Nothing can compensate for blocking the mevalonate pathway. Nothing except adding mevalonate back in to the body and we don’t do this. (We don’t even know if we can do this in humans. We shouldn’t block this pathway in the first place.) Adding cholesterol makes no difference, adding CoQ10 makes no difference. Blocking the mevalonate pathway is so flipping serious that anyone who does it should be shot. (I really think using the ‘F’ word here is quite appropriate).
The body tries to respond to the crisis that it detects. As cells realise that their ability to make cholesterol has been impaired, they try to take the cholesterol they need from the blood stream. This lowers blood cholesterol levels and ignorant doctors are happy. They know not what they have done.
There is a second way in which the body tries to save itself – it tries to increase the production of reductase, hoping that this may unblock the mevalonate pathway. It can’t. Hence reductase is both stimulated and inhibited at the same time. Who knows how the body responds to this mechanism being totally confused.
LDL receptor activity and reductase activity increase in parallel. The LDL receptors (the ‘doors’ on each cell responsible for letting LDL in to the cell, with the cholesterol and other good stuff that it is carrying) work harder to try to get LDL from the blood stream into the cells. The reductase production increases to try to reboot the mevalonate pathway, so that cells can make cholesterol as they are designed to do.
The inventors of statins knew what statins were really doing throughout the development of this drug (mevastatin literally means to stop mevalonate – they knew exactly what mevastatin would do). They knew that statins blocked the mevalonate pathway. They knew that this caused cell death. They knew that nothing could compensate for this other than putting the vital mevalonate back. They knew that CoQ10 was affected and this was serious. They patented adding CoQ10 to their statins but then never bothered to add it.

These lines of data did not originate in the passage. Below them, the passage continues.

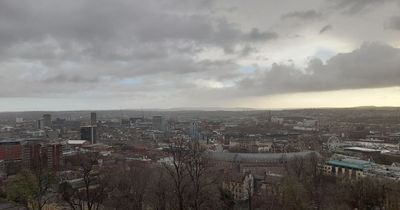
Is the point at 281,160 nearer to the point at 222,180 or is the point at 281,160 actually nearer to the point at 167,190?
the point at 222,180

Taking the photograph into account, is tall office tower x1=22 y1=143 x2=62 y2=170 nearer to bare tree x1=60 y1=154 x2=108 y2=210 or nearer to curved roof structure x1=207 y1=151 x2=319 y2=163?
bare tree x1=60 y1=154 x2=108 y2=210

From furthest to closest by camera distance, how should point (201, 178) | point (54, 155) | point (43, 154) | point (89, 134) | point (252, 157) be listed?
point (89, 134), point (252, 157), point (54, 155), point (43, 154), point (201, 178)

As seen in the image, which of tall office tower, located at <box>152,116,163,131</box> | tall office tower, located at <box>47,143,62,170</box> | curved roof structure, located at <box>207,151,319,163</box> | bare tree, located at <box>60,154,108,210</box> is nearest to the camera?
bare tree, located at <box>60,154,108,210</box>

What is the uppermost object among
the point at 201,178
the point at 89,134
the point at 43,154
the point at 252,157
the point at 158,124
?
the point at 158,124

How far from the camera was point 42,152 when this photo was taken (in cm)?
5431

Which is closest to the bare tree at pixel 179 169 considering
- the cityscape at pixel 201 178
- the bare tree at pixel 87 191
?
the cityscape at pixel 201 178

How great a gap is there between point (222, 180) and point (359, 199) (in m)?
12.0

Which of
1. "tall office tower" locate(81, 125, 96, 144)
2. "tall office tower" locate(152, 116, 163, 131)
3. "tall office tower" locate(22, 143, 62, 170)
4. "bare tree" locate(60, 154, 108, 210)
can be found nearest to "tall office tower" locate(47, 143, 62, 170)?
"tall office tower" locate(22, 143, 62, 170)

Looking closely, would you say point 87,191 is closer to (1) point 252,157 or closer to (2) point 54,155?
(2) point 54,155

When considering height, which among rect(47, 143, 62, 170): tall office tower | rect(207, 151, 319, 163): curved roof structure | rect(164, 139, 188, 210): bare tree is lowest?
rect(207, 151, 319, 163): curved roof structure

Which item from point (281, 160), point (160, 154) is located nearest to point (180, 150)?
point (281, 160)

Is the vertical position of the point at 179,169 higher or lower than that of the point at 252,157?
higher

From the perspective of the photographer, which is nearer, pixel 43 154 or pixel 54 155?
pixel 43 154

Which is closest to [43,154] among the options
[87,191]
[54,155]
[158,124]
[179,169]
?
[54,155]
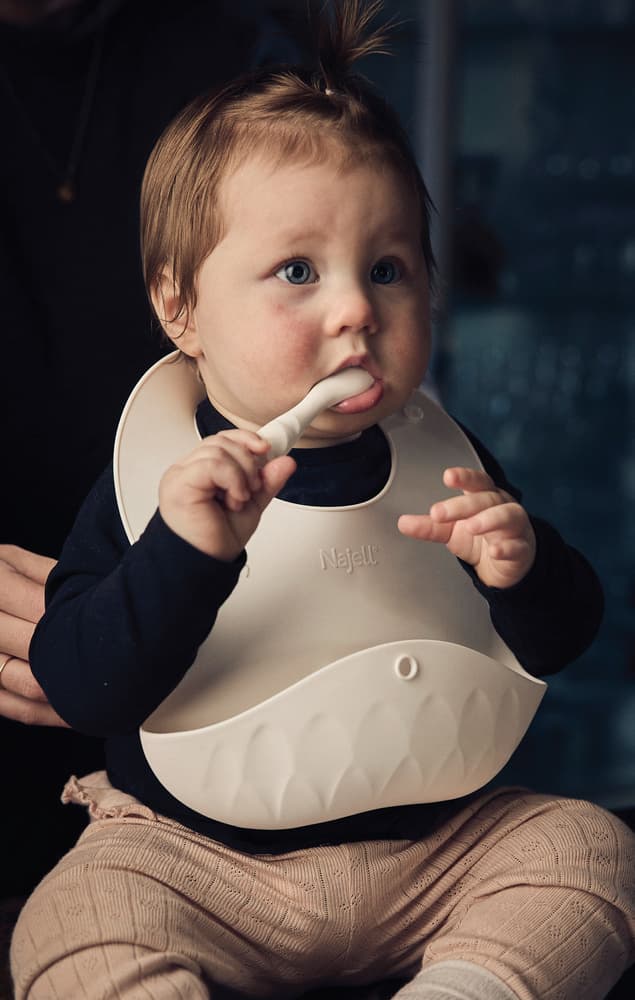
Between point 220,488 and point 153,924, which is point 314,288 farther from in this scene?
point 153,924

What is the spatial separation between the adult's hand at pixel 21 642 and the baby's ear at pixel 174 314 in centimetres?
22

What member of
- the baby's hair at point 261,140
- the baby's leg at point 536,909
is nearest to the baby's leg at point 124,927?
the baby's leg at point 536,909

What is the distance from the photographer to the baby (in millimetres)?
604

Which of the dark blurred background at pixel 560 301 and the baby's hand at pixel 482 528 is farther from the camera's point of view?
the dark blurred background at pixel 560 301

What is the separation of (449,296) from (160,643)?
1.55m

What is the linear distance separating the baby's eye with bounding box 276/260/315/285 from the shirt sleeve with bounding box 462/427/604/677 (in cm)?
21

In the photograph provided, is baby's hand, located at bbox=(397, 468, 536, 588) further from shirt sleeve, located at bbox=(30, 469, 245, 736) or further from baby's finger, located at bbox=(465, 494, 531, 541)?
shirt sleeve, located at bbox=(30, 469, 245, 736)

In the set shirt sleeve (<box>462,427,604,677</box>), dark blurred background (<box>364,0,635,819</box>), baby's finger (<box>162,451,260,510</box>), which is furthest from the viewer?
dark blurred background (<box>364,0,635,819</box>)

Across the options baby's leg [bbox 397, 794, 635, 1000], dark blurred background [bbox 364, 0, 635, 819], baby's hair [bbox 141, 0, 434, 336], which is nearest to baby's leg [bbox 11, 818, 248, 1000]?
baby's leg [bbox 397, 794, 635, 1000]

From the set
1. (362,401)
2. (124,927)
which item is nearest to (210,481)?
(362,401)

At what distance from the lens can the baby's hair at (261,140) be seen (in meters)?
0.66

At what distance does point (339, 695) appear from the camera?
626 millimetres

Statins were only originally intended for the 1 in 500 people with Familial Hypercholesterolemia. This would not have enabled drug companies to reach the profit potential of their dreams. Hence cholesterol has been demonised and targets have continually been reset by conflicted bodies so that the norm is no longer the norm and everyone can be told that they need statins.
Ironically, the most serious form of Familial Hypercholesterolemia would receive no benefit from statins anyway. As the extreme form is characterised by LDL receptors working barely at all, even the body going into crisis mode, and trying to take LDL from the blood stream with increased LDL receptor activity, will not work if the LDL receptors are not working sufficiently. Hence the LDL will stay in the blood stream with an extreme sufferer of FH and yet the statin has reduced what little chance the FH sufferer’s body had of making cholesterol within the cell.
There’s a great message on p304 of the book where the Yosephs suggest a notice that should be put up in washrooms:
Employees must wash hands before returning to work.
And do not touch the mevalonate pathway!